Jennifer A. Hamilton (Section 01)

Description

(Offered as SWAG 231 and ANTH 232) Using primary and secondary materials as well as documentaries and feature films, this course explores conceptualizations and representations of race and sex in health and medicine. We begin by looking at the histories of race and sex in Western science.
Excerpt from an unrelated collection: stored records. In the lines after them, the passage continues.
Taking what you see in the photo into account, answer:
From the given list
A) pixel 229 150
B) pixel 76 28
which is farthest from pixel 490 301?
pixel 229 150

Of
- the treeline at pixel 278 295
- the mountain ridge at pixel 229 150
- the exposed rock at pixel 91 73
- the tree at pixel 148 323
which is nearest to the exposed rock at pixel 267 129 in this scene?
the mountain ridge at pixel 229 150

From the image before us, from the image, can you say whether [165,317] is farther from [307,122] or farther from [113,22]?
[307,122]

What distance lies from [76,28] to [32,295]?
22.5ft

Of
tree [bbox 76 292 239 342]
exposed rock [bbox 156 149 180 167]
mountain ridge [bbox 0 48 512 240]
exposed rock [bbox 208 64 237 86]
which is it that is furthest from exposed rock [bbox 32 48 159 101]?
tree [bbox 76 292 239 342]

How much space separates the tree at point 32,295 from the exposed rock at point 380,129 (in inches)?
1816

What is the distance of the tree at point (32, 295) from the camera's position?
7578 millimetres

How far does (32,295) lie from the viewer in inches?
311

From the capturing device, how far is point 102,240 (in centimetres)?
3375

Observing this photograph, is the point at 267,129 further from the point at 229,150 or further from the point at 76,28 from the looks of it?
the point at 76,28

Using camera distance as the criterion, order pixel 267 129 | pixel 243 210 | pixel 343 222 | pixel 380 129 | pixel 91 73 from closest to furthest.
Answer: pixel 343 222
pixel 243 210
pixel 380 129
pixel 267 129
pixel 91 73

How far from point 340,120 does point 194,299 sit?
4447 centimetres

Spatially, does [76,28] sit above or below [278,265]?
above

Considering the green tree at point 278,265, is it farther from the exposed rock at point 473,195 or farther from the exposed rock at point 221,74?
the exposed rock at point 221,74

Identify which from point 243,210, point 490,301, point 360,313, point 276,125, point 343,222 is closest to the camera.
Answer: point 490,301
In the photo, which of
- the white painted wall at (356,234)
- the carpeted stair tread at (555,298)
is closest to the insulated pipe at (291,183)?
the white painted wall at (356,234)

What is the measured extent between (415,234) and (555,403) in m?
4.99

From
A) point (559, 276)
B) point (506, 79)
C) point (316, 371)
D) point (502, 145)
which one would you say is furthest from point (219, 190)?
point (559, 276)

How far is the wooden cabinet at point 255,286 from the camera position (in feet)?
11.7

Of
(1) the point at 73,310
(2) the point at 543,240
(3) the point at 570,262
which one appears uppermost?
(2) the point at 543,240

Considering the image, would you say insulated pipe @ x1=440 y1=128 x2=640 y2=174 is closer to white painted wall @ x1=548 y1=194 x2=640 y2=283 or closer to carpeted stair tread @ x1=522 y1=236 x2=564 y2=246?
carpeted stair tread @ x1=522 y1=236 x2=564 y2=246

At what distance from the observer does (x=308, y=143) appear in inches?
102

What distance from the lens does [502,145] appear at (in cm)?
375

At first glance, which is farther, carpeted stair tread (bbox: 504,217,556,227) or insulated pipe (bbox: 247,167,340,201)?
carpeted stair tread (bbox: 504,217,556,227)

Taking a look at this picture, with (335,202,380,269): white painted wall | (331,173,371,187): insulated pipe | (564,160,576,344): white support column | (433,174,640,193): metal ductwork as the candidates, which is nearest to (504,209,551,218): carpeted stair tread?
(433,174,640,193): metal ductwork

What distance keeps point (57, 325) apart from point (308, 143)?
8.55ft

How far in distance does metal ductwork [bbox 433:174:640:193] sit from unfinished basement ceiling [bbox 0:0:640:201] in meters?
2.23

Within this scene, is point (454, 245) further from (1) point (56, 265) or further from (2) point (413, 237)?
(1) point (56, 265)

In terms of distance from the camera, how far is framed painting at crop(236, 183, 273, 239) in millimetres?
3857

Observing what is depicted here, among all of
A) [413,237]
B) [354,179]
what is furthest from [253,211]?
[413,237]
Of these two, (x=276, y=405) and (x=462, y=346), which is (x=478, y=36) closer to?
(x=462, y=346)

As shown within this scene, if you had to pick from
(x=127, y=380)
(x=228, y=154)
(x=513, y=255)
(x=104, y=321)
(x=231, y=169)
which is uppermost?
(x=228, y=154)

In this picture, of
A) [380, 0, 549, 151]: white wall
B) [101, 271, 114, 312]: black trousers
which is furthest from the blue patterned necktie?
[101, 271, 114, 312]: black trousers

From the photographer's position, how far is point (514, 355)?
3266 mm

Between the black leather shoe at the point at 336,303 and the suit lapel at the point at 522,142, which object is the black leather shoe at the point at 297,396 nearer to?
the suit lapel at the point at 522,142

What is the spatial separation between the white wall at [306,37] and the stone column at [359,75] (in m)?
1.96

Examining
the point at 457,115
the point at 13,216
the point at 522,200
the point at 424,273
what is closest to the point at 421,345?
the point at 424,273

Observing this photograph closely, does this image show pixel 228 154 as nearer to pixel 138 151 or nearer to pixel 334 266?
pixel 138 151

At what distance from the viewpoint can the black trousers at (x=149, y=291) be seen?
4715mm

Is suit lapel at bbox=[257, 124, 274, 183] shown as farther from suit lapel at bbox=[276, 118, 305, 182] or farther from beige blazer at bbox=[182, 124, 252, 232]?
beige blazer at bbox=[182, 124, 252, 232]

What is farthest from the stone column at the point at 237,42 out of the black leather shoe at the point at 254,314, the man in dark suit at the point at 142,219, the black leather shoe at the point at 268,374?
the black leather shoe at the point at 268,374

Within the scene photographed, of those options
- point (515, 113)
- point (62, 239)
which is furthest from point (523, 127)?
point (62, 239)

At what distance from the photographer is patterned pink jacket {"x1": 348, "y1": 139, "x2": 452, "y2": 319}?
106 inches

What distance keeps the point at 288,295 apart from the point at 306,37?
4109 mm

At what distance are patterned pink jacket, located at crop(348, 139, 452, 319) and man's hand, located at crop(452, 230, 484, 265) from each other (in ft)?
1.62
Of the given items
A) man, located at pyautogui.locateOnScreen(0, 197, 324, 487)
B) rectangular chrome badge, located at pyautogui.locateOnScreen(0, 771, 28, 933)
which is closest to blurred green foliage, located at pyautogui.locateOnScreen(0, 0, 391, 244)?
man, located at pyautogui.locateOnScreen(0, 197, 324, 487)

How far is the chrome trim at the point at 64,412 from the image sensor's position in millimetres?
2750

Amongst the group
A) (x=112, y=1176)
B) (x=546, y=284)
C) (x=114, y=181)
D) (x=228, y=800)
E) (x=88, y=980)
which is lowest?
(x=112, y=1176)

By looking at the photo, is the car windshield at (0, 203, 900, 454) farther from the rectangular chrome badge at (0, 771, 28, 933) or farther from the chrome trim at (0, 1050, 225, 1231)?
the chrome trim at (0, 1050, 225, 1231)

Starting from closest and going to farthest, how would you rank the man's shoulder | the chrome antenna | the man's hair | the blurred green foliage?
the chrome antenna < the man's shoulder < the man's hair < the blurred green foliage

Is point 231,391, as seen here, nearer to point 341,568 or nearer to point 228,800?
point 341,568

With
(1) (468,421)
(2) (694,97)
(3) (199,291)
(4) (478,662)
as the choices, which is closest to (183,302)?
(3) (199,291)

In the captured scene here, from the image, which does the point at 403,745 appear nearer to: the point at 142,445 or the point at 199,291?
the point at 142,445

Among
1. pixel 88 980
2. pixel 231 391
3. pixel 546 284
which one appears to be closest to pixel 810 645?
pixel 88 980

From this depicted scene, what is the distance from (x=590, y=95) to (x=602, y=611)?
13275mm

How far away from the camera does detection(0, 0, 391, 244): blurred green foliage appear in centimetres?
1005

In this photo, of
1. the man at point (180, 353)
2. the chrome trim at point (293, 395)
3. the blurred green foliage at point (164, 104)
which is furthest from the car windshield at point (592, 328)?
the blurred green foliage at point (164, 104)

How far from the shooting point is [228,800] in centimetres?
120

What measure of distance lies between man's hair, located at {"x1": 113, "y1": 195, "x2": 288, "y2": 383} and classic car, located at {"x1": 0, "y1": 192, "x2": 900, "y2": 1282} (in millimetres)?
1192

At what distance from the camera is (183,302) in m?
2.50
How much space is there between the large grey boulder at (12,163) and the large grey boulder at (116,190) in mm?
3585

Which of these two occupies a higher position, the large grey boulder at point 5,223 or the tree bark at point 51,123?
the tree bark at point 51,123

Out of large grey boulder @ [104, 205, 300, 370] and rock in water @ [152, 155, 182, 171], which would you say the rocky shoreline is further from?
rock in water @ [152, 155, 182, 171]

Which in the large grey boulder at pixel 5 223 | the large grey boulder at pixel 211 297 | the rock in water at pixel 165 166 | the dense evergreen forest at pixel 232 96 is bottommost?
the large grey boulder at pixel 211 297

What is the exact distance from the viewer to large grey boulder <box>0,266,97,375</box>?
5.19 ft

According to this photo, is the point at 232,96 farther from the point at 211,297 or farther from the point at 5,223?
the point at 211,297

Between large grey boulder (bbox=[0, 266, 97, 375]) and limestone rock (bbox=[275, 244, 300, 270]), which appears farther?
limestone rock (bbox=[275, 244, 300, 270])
We will examine gendered and racialized pathologies, such as hysteria and drapetomania, and consider how scientific thought intersects with larger political and economic movements. We will then move into a discussion of the uses of race and sex in contemporary biomedicine. Why is the pharmaceutical industry developing drugs geared toward different racial groups? How have advances in reproductive technologies challenged or reinforced our understandings of our bodies? Why and how is sexuality a key site of scientific debate? Finally, how has the genomic age reshaped (or reinforced) our understandings of race, sex, and sexuality?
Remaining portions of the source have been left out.